#### SOURCE EXTRACT
# Upper East Access



## reeder_5 (Aug 12, 2007)

I am planning on traveling to Crested Butte this weekend with some friends. Was wondering if Gothic Road is open. If not, does anyone know how far the hike would be?


----------



## HomeSlice (May 6, 2008)

ITS OPEN


----------



## deepsouthpaddler (Apr 14, 2004)

Homeslice, any idea if the road up to OBJ campground is passable yet? Thanks for the info. Anybody got any visual flow reports from CB?


----------



## yetigonecrazy (May 23, 2005)

flows are good. afternoon/evening as usual has the highest flow for the day, wash gulch, coal creek, east, slate are all pumping around 6 pm every day. theyre running, its just a matter of access. supposed to be 70's all week too so it will only go up until the rain this weekend. if no one else posts i will try to get up and get a road check tomorrow


----------



## reeder_5 (Aug 12, 2007)

Thanks for the replies. The slate Road is open. I was able to get to the slate put in with a 2 wheel drive car. Not much wood either. The run was preety clean. There was one portage halfway down the run due to wood. It looked as if the snow bank was holding the wood in place. Wicked Wanda was clear. Thanks


----------



## yetigonecrazy (May 23, 2005)

yeah the road to Pittsburgh [daisy takeout] is pretty easy, theyres a bunch of summer homes up there so they have to make it reasonable. glad to hear you got in there and were able to get on it!


----------
########
#### INPUT RECORDS
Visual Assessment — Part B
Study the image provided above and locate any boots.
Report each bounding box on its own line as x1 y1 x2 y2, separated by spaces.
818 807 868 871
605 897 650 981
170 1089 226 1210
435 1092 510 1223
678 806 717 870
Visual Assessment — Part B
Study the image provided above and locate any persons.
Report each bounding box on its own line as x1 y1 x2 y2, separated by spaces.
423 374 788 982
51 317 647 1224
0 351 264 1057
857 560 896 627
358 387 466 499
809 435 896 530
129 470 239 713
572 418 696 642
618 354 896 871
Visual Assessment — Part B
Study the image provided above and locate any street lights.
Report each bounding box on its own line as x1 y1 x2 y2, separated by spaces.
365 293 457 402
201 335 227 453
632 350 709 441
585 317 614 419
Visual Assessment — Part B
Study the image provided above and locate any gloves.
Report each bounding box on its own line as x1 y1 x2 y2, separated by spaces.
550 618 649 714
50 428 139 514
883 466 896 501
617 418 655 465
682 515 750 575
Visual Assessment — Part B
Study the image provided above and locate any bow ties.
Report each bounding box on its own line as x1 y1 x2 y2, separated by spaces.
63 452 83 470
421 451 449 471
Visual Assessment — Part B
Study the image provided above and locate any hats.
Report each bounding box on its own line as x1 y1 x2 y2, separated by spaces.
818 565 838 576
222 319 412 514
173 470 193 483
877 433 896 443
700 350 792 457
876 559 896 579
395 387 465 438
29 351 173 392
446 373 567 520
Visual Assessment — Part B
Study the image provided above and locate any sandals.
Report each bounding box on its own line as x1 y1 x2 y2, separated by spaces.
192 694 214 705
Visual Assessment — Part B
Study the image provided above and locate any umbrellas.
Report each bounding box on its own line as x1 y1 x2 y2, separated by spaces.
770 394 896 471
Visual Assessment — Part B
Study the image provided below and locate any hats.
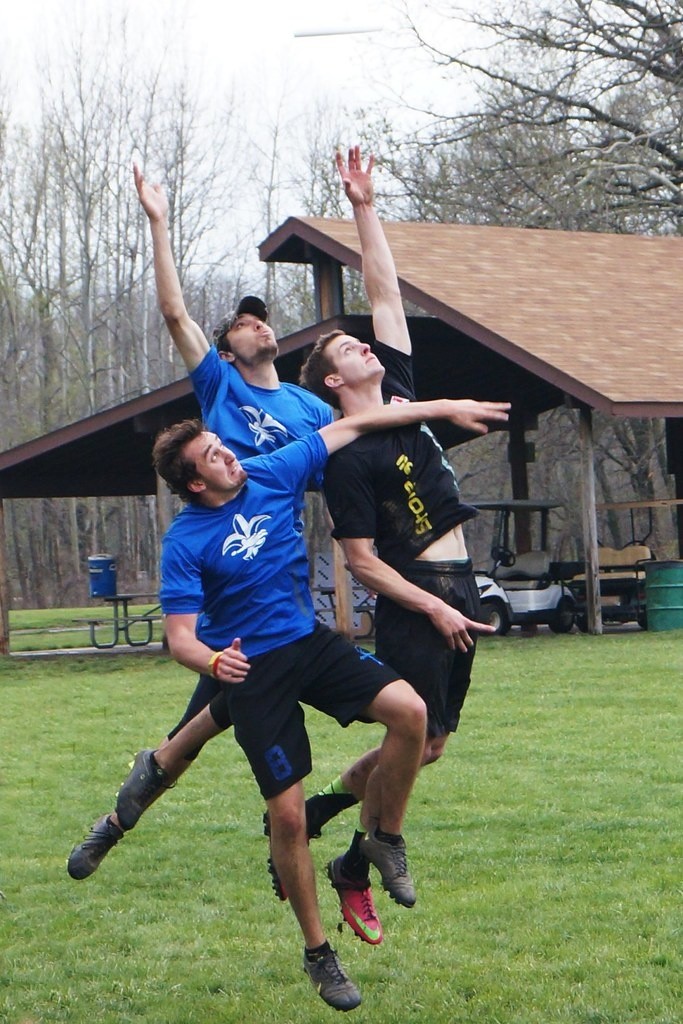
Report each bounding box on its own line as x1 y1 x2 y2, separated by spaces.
212 294 269 346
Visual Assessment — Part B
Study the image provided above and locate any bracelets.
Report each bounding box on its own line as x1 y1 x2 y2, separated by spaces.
207 652 222 679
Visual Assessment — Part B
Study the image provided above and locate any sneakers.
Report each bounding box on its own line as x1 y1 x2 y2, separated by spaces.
65 813 124 882
358 824 418 910
259 807 311 902
324 854 384 946
112 746 172 833
299 951 362 1013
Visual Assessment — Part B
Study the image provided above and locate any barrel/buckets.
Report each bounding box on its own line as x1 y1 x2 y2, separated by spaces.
643 559 682 632
87 553 115 598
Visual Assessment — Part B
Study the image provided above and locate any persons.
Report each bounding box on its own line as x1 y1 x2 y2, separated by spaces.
68 159 349 899
258 141 485 946
148 396 514 1010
########
__REQUIRED WORK__
1. In the forum thread about access near Crested Butte, what kind of car did reeder_5 drive to reach the Slate put-in?
2. Please copy the listing word for word, beginning at its first line and stopping after the line that contains "618 354 896 871".

__RESULTS FOR EACH TASK__
1. A 2 wheel drive car.

2.
Visual Assessment — Part B
Study the image provided above and locate any boots.
Report each bounding box on its own line as x1 y1 x2 y2, separated by spaces.
818 807 868 871
605 897 650 981
170 1089 226 1210
435 1092 510 1223
678 806 717 870
Visual Assessment — Part B
Study the image provided above and locate any persons.
Report each bounding box on its own line as x1 y1 x2 y2, separated by spaces.
423 374 788 982
51 317 647 1224
0 351 264 1057
857 560 896 627
358 387 466 499
809 435 896 530
129 470 239 713
572 418 696 642
618 354 896 871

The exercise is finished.